── Records shown ──
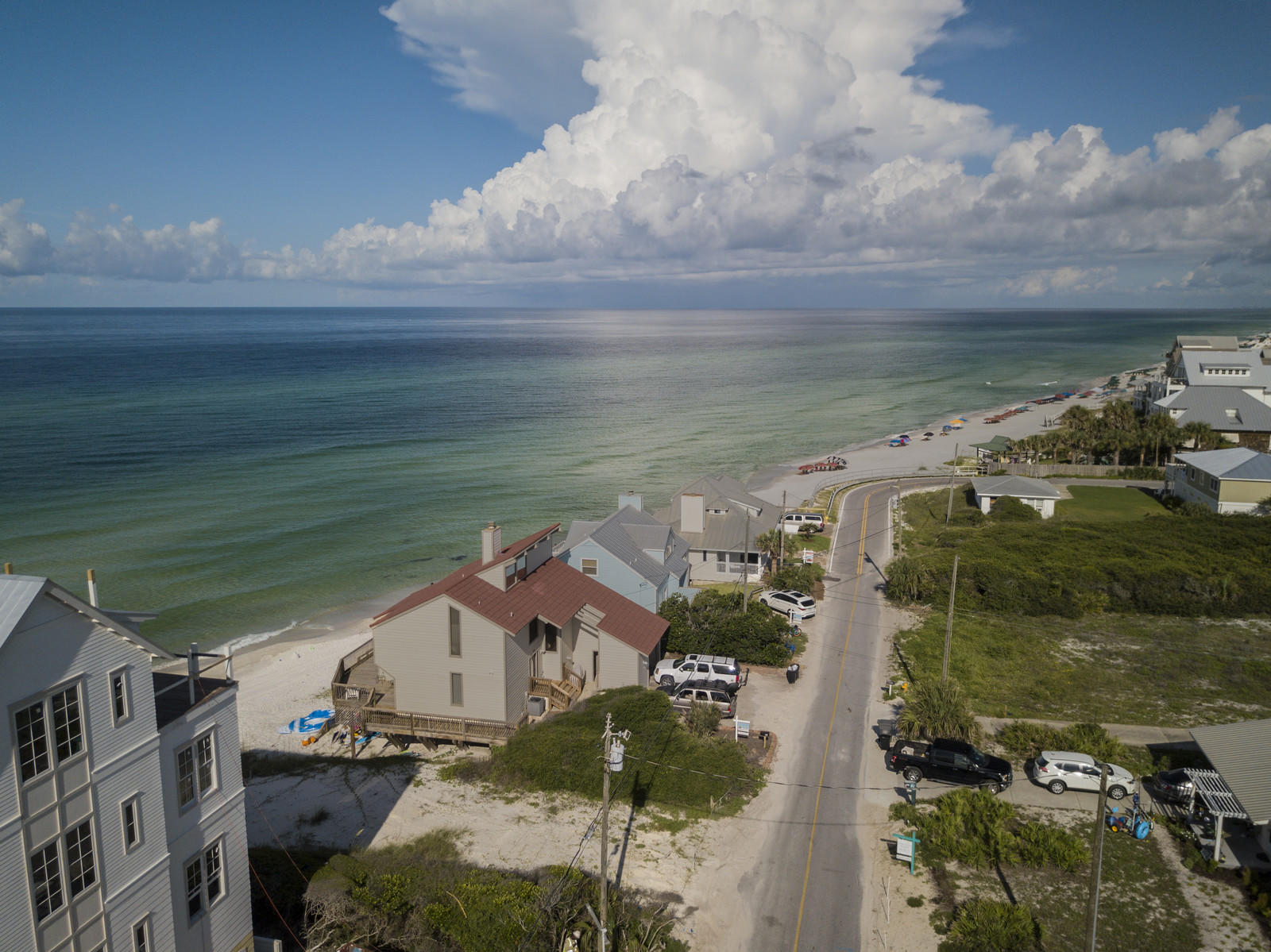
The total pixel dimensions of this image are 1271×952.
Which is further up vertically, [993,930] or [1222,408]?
───
── Records shown ──
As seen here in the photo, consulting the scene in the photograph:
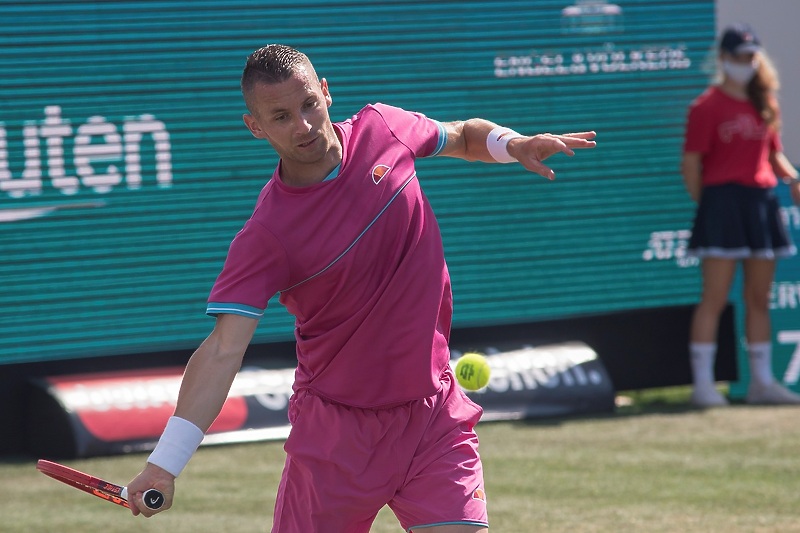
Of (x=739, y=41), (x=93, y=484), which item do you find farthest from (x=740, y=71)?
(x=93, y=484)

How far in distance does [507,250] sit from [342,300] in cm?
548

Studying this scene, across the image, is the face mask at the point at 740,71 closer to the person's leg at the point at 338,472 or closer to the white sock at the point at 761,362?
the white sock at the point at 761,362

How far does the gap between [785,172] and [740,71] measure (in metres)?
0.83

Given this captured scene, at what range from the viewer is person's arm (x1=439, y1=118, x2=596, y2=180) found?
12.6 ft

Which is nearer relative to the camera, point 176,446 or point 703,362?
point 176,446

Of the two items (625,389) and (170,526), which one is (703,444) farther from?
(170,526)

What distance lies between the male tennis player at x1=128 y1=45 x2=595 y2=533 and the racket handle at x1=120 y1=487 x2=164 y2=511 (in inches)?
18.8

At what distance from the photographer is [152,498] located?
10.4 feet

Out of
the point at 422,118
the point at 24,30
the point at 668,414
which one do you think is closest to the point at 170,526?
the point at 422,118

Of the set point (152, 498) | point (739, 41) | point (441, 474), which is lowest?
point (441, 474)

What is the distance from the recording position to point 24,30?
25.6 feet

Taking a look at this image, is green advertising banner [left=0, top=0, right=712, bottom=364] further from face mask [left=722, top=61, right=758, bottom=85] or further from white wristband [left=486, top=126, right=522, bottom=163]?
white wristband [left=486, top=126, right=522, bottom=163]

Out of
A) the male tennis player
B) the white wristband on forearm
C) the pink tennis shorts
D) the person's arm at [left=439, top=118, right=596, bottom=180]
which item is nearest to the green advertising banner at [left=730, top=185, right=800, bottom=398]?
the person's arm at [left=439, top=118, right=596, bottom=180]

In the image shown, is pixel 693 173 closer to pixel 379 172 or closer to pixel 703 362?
───
Brief >>
Count the lines in the records above that contain the string "further". Case matters, and reply with the number only.

The response >>
2